Daniels' attorney, Michael Avenatti, celebrated the ruling on Twitter as well. He also denounced those who characterized it as a "loss" for Daniels.

"The Court specifically found that Stormy received everything she asked for in the lawsuit - she won," Avenatti wrote. "How people can claim this is a 'loss' after we forced Trump and Cohen to cave and Cohen has been convicted, etc. is a mystery."

The dismissal of the lawsuit brings an end to the legal saga between Daniels and Trump that began in the last weeks of the 2016 presidential election. That's when Trump, through his attorney Michael Cohen, paid Daniels $130,000 in exchange for signing a non-disclosure agreement. Trump, Cohen, and Daniels all now acknowledge that this happened — though initially, Trump falsely denied having any knowledge of the payment.

That's where the agreement ends, however. Daniels claims that she and Trump had an affair in 2006, and Trump paid for her silence about it for fear that it would hurt him in the presidential election. Trump denies having had an affair with Daniels, and says that he instead paid her the money to "stop the false and extortionist accusations made by her about an affair."

The non-disclosure agreement itself is quite lengthy and complicated, but the text forbids Daniels from revealing "any of [Trump's] alleged sexual partners," among many other things (Both Daniels and Trump used pseudonyms in the document). Daniels signed the agreement, but Trump didn't.

Daniels argued that the lack of Trump's signature rendered the agreement invalid, and in March 2018, she sued Trump in an attempt to have the agreement voided. Cohen, in turn, countersued Daniels for $20 million, arguing that she voided the argument.

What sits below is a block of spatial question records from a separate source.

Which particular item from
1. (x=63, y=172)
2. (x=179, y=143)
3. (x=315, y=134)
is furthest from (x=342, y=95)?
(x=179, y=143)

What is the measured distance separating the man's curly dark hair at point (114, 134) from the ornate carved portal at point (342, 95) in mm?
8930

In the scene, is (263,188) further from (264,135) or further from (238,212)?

Over the course of that year, Cohen was charged with campaign finance violations, with a judge determining that the payment to Daniels constituted an illegal, unreported campaign contribution. Cohen pleaded guilty to those and other charges, and will soon begin a three-year prison sentence.

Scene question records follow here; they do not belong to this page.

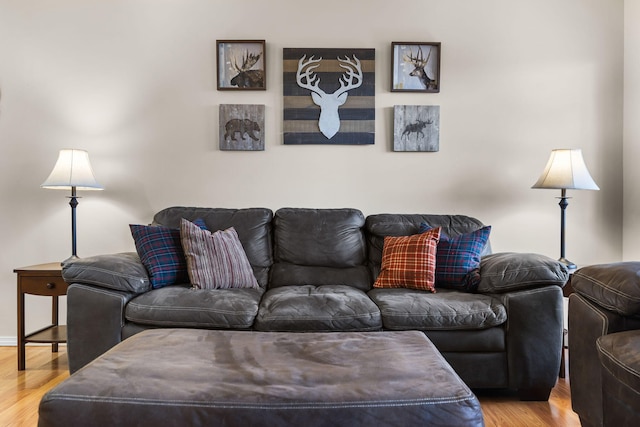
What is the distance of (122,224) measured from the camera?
10.1ft

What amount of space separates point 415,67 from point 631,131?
1533 millimetres

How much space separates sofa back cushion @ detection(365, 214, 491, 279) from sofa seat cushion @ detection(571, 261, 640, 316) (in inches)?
39.9

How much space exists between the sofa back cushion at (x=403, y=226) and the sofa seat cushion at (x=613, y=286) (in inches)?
39.9

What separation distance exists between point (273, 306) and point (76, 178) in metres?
1.56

More pertinently, in September, Trump's lawyers said in court filings that he "does not, and will not, contest [Daniels’s] assertion" that the non-disclosure agreement was never valid to begin with, and promised that Trump "will not bring any action, proceeding or claim" against Daniels as a result of her speaking openly about her alleged affair with Trump. And thanks to that development, the lawsuit was thrown out — almost exactly a year to the day after Daniels initially filed it.